START Source material

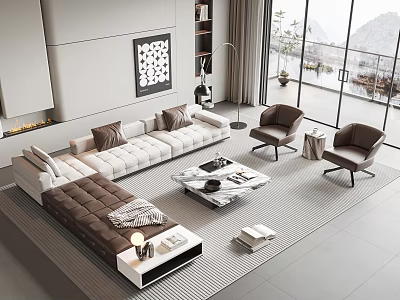 Modern Living Room Sofa And Coffee Table Set With White Brown Upholstery And Marble Top 3d model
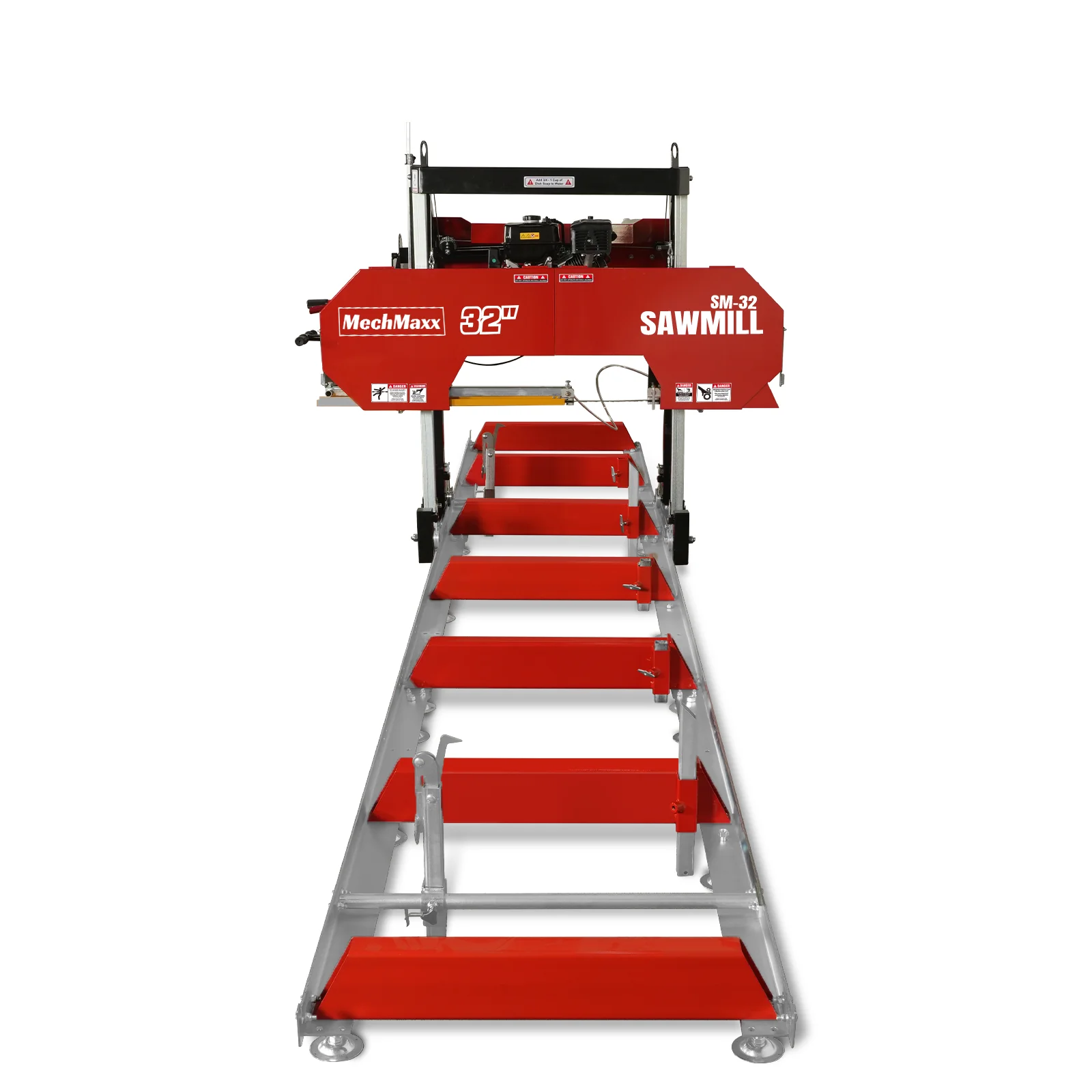 32" Portable Sawmill (5 x Blades Included),  459cc 15HP E-Start Gasoline Engine,  26.5" Board Width,  20' Track Length (13' Track Length + 6.4' Track Extension Included) ,  SM-32 - Image 18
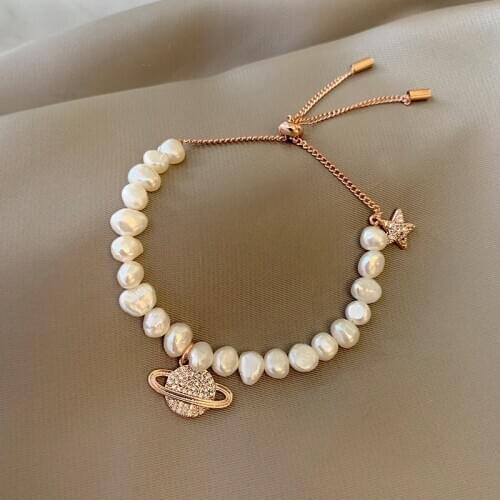 Freshwater Pearl Bracelet for Women Shining Star Pendant Light Luxury Student Jewelry Accessories Wholesale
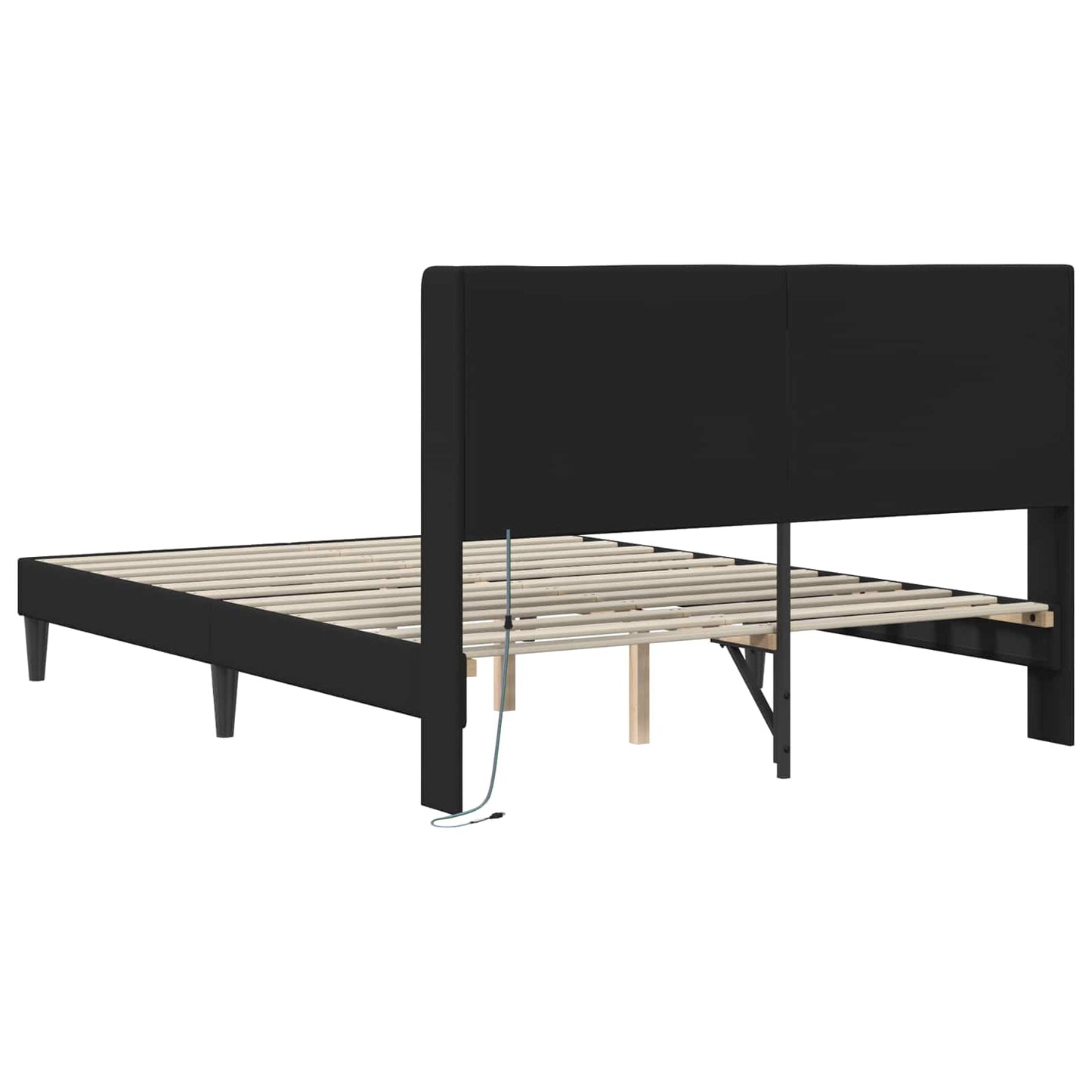 Sengestel med LED-lysstrimler Sort 120 x 190 cm Kunstlæder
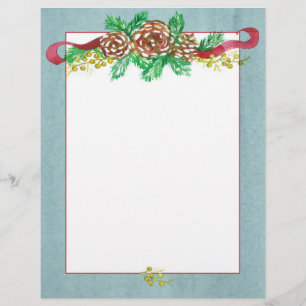 Pine Cones Berries Grey Christmas Letter Custom Letterhead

END Source material

Lay out the text of all five items above as a numbered list, leaving out the pictures and any blank lines.

1.  Modern Living Room Sofa And Coffee Table Set With White Brown Upholstery And Marble Top 3d model
2.  32" Portable Sawmill (5 x Blades Included),  459cc 15HP E-Start Gasoline Engine,  26.5" Board Width,  20' Track Length (13' Track Length + 6.4' Track Extension Included) ,  SM-32 - Image 18
3.  Freshwater Pearl Bracelet for Women Shining Star Pendant Light Luxury Student Jewelry Accessories Wholesale
4.  Sengestel med LED-lysstrimler Sort 120 x 190 cm Kunstlæder
5.  Pine Cones Berries Grey Christmas Letter Custom Letterhead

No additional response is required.